Tunnel SDK is a tunnel service provided by MaxCompute to upload and download large amounts of offline data.

Procedure

  1. Create a TableTunnel object.
  2. Create an UploadSession object.
  3. Create a RecordWriter object and use it to write records.
  4. Commit the upload session.

Example

import java.io.IOException;
import java.util.Date;
import com.aliyun.odps.Column;
import com.aliyun.odps.Odps;
import com.aliyun.odps.PartitionSpec;
import com.aliyun.odps.TableSchema;
import com.aliyun.odps.account.Account;
import com.aliyun.odps.account.AliyunAccount;
import com.aliyun.odps.data.Record;
import com.aliyun.odps.data.RecordWriter;
import com.aliyun.odps.tunnel.TableTunnel;
import com.aliyun.odps.tunnel.TunnelException;
import com.aliyun.odps.tunnel.TableTunnel.UploadSession;
public class UploadSample {
    private static String accessId = "<your access id>";
    private static String accessKey = "<your access Key>";
    private static String odpsUrl = "http://service.odps.aliyun.com/api";
    private static String tunnelUrl = "http://dt.cn-shanghai.maxcompute.aliyun-inc.com";
    // By default, data is transmitted on the Internet. If you need to transmit data on an internal network, you must set the tunnelUrl parameter based on your business needs.
    // In this example, the Tunnel endpoint of the classic network in the China (Shanghai) region is used.
    private static String project = "<your project>";
    private static String table = "<your table name>";
    private static String partition = "<your partition spec>";
    public static void main(String args[]) {
        // Prepare necessary resources. You only need to run the preceding code once.
        Account account = new AliyunAccount(accessId, accessKey);
        Odps odps = new Odps(account);
        odps.setEndpoint(odpsUrl);
        odps.setDefaultProject(project);
        try {
            TableTunnel tunnel = new TableTunnel(odps);
            // Set the tunnelUrl parameter.
        tunnel.setEndpoint(tunnelUrl);
            // Set the partition to which you want to upload data.
        PartitionSpec partitionSpec = new PartitionSpec(partition);
            // Create a session with a 24-hour lifecycle for the specified partition in the specified table on the server.
        // You can upload a total of 20,000 data blocks within the 24-hour lifecycle of the session.
        // It takes several seconds to create a session. In addition, a large number of resources are consumed and temporary directories are created on the server for each session that you create.
        // Therefore, we recommend that you upload data of the same partition in the same session.
            UploadSession uploadSession = tunnel.createUploadSession(project, table, partitionSpec);
            System.out.println("Session Status is : " + uploadSession.getStatus().toString());
            TableSchema schema = uploadSession.getSchema();
        // After data is prepared, create a Writer to start writing data to a block.
        // If a block is uploaded, you cannot upload it again.
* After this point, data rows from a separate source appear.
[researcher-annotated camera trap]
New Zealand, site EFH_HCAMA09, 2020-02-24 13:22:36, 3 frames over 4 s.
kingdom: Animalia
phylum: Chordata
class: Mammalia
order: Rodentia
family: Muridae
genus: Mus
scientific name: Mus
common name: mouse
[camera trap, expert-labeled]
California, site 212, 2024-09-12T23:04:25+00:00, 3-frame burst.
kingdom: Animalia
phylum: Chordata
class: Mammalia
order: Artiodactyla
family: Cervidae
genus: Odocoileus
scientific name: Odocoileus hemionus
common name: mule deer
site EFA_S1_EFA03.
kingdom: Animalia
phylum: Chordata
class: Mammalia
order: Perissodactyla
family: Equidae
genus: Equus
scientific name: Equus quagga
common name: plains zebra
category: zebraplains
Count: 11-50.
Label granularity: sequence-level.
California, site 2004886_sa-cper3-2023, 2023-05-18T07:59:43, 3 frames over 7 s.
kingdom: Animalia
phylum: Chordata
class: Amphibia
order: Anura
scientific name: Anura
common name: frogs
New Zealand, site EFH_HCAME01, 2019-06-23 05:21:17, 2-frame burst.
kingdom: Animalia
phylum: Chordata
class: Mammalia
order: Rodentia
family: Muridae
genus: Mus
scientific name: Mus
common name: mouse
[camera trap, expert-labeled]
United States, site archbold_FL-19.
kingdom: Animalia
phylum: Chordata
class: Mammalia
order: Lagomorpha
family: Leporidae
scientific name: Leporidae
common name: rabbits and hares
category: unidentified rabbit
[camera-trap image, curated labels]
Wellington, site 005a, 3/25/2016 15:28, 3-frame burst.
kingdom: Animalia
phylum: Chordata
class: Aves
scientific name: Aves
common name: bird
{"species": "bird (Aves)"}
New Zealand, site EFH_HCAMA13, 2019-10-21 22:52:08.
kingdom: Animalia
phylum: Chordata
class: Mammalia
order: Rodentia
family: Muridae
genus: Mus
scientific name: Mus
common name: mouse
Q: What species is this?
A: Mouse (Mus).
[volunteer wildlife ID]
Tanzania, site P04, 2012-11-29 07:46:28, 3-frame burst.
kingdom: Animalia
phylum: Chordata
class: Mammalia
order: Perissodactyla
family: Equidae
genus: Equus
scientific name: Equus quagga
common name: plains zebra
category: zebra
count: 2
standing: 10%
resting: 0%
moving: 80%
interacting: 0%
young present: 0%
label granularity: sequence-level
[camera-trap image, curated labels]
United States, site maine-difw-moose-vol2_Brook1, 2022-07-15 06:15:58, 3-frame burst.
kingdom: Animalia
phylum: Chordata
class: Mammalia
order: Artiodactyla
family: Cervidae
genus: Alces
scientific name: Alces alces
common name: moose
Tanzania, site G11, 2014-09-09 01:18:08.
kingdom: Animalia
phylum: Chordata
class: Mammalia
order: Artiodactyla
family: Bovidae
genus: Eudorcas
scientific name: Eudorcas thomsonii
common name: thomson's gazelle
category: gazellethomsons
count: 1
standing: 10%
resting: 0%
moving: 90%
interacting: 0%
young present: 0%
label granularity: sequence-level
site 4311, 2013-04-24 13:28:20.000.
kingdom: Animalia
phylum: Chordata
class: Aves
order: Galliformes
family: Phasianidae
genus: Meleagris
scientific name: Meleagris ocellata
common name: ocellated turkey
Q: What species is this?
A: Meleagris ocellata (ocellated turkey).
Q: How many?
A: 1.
If the CloseWriter is successful, the block is uploaded. If the block upload fails, you can upload the block again.
        // A session contains a maximum of 20,000 block IDs, which are numbered 0 to 19999. If you have more blocks left after 20,000 blocks are uploaded in a session, commit the session. Then, create a new session to upload remaining blocks.
        // If you write less than 64 MB data to a block each time, many small files are generated, which poses negative impacts on the computing performance. We recommend that you write 64 MB or more data to a block each time. You can write a maximum of 100 GB data to a block.
        // If you upload only a small amount of data in a created session, many small files and empty directories are generated. What is worse, the upload performance deteriorates because you spend several seconds to create the session but maybe you upload only dozens of milliseconds of data in the session.
          // A Writer times out and is automatically disconnected if it writes less than 4 KB data in two consecutive minutes after it is created.
           // We recommend that you prepare writable data in the memory before you create the Writer.
            RecordWriter recordWriter = uploadSession.openRecordWriter(0);
            Record record = uploadSession.newRecord();
            for (int i = 0; i < schema.getColumns().size(); i++) {
                Column column = schema.getColumn(i);
                switch (column.getType()) {
                    case BIGINT:
                        record.setBigint(i, 1L);
                        break;
                    case BOOLEAN:
                        record.setBoolean(i, true);
                        break;
                    case DATETIME:
                        record.setDatetime(i, new Date());
                        break;
                    case DOUBLE:
                        record.setDouble(i, 0.0);
                        break;
                    case STRING:
                        record.setString(i, "sample");
                        break;
                    default:
                        throw new RuntimeException("Unknown column type: " + column.getType());
                }
            }
            for (int i = 0; i < 10; i++) {
        // Data is transmitted to the server when every 8 KB of data is written by the Writer.
        // If no data is transmitted within 120 seconds, the server automatically shuts down the connection to the Writer and the Writer becomes unavailable. In this case, you must create a new Writer to write data.
                recordWriter.write(record);
            }
            recordWriter.close();
            uploadSession.commit(new Long[]{0L});
            System.out.println("upload success!") ;
        } catch (TunnelException e) {
            // We recommend that you retry several times.
            e.printStackTrace();
        } catch (IOException e) {
            // We recommend that you retry several times.
            e.printStackTrace();
        }
    }
}

The following section describes a constructor example:

PartitionSpec(String spec): Use a string to construct an object of the PartitionSpec class.

Parameter description:

spec: the string used to define a partition, for example, pt='1',ds='2'.

Configure the following line in your code:
private static String partition = "pt='XXX',ds='XXX'";
Note In this topic, the Tunnel endpoint of the classic network in the China (Shanghai) region is used. For more information about endpoints and regions, see Configure endpoints.